Parra Sandoval considera que en Colombia hay dos tendencias polares: “la que plantea que ante la desintegración de los valores que llega con la modernidad, ante la invasión del lenguaje standar de los medios, ante la avalancha de lo visual” busca en el “tesoro literario del pasado” la forma de narrar el presente, o la que busca narrar de forma mucho más abierta “bebiendo en las múltiples maneras de hablar del hombre contemporáneo”. El desafío está entre los que trabajan aprehendiendo nuevos lenguajes y con “una conciencia ilustrada”, revisan el pasado y sus repercusiones en el presente o en el futuro, y los que se ilustran la moda agobiando al lector con el ritmo y la velocidad contemporánea. La escritura del desastre se realiza en una palabra que muestra los desórdenes, justifica la existencia y da  forma a una vida desganada, vacilante y vacía, y la de la memoria reclama compromiso, reflexión, análisis y toma de conciencia.  “Quien tiene en sus manos una nueva visión del mundo tiene también en sus  manos la materia prima para escribir una novela nueva”, dice Parra Sandoval. ¿Cómo competir con la historia?, dice otro Fuentes. ¿Qué hacer con el vacío? Refuta Garcés.
    








[1] El tema, por demás interesante, después de mucho tiempo resulta acorde con el debate mundial sobre los exiliados y sujetos migrantes del mundo contemporáneo. Sobre esto véase: Luz Mary Giraldo (2008). En otro lugar. Migraciones y desplazamientos en la narrativa colombiana contemporánea. Bogotá: Editorial Universidad Javeriana.

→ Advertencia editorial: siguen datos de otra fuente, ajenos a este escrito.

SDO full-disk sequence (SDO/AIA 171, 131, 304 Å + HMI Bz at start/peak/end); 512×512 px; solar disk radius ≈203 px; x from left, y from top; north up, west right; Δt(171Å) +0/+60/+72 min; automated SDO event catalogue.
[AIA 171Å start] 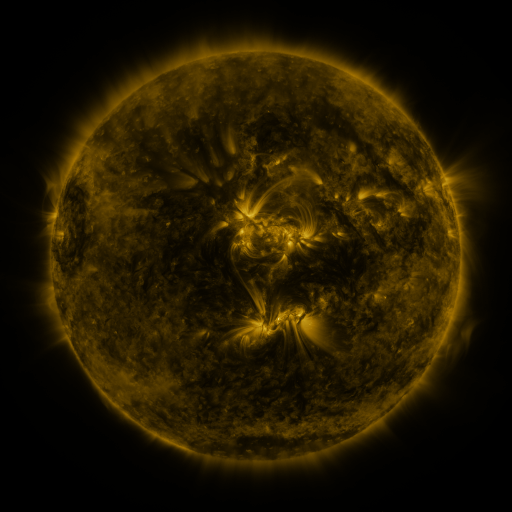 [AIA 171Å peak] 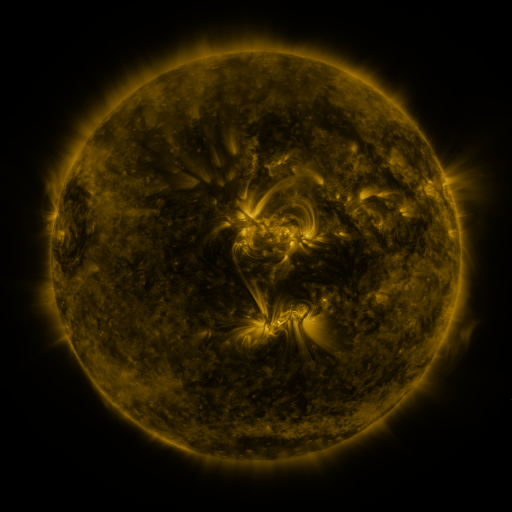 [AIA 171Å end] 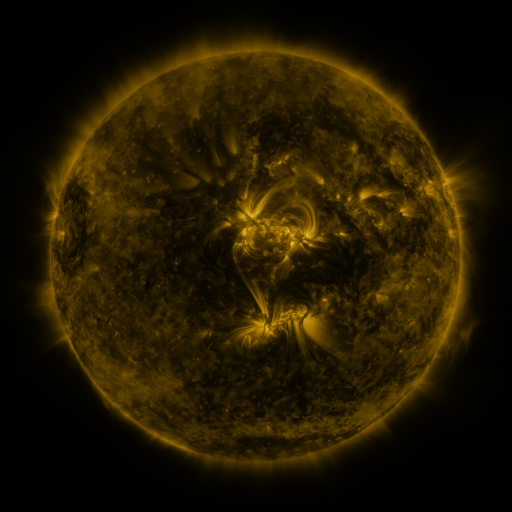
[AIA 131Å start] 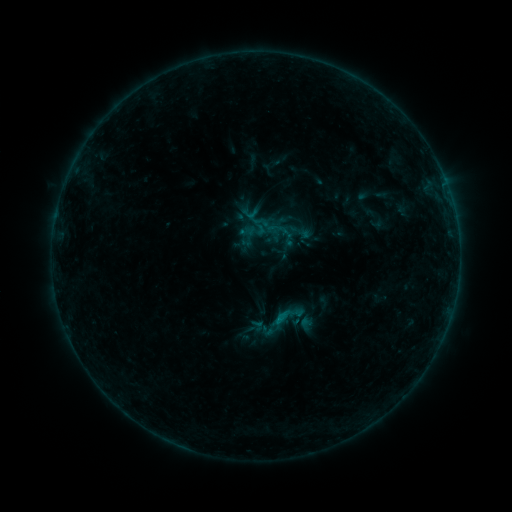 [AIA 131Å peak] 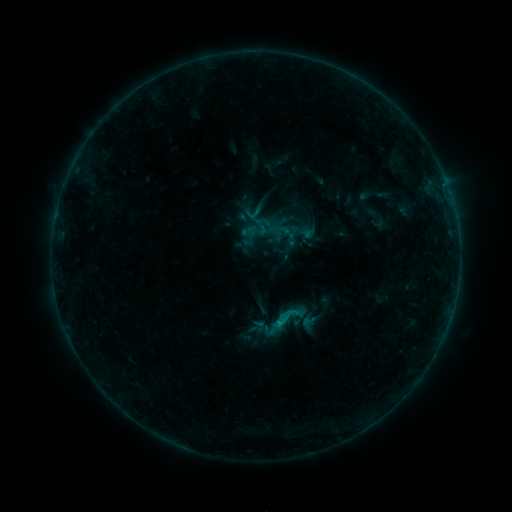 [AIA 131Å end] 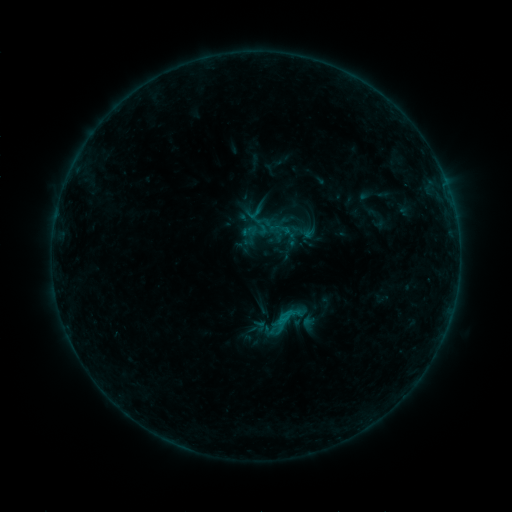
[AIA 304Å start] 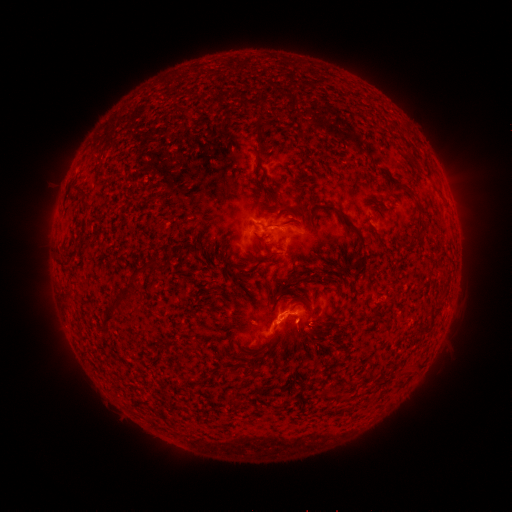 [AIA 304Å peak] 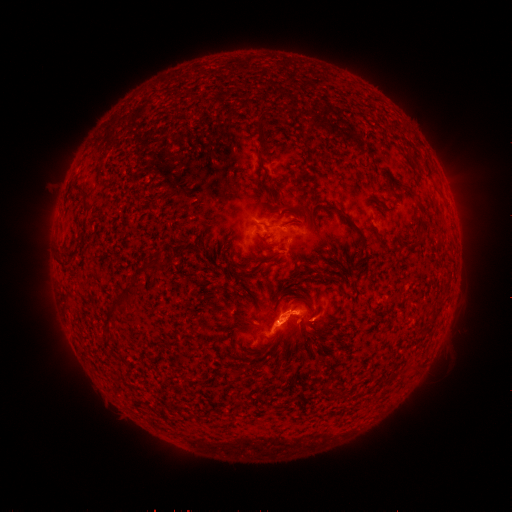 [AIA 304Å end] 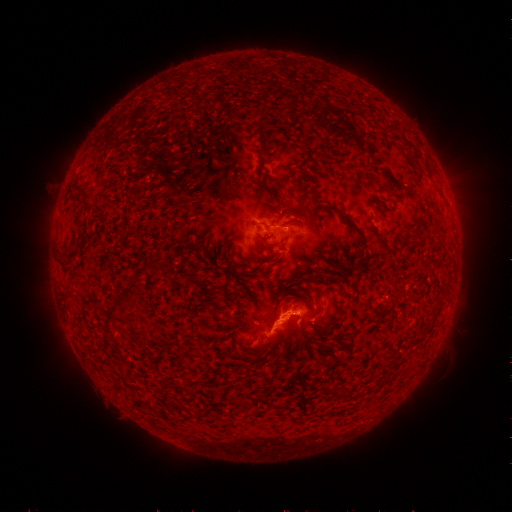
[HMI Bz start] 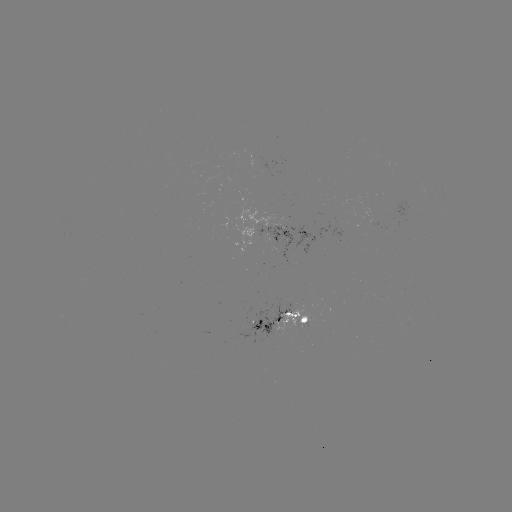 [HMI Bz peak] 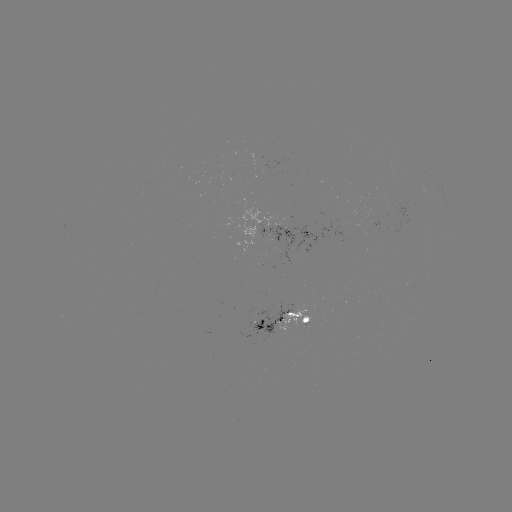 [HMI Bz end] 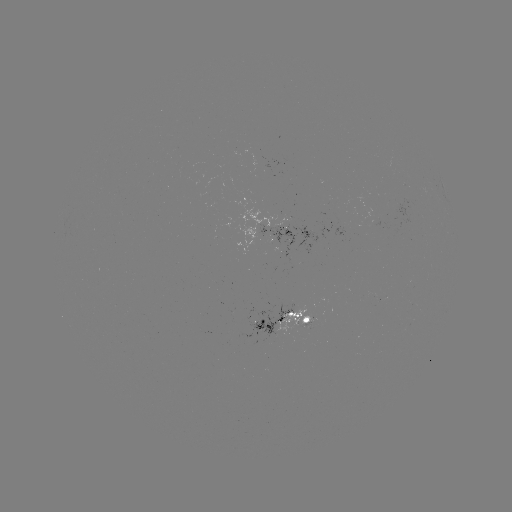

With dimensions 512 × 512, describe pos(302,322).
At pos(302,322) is emerging-flux region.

[2] Es de tener en cuenta que la presencia de estos narradores coincide con los que en poesía integraron la llamada Generación sin nombre, a la que con el paso del tiempo se adicionan autores, por considerar tanto la apertura de sus propuestas como las coincidencias generacionales (José Luís Díaz Granados, Henry Luque Muñoz, Augusto Pinilla, Álvaro Miranda, Juan Gustavo Cobo Borda, Darío Jaramillo Agudelo, María Mercedes Carranza, Elkin Restrepo…).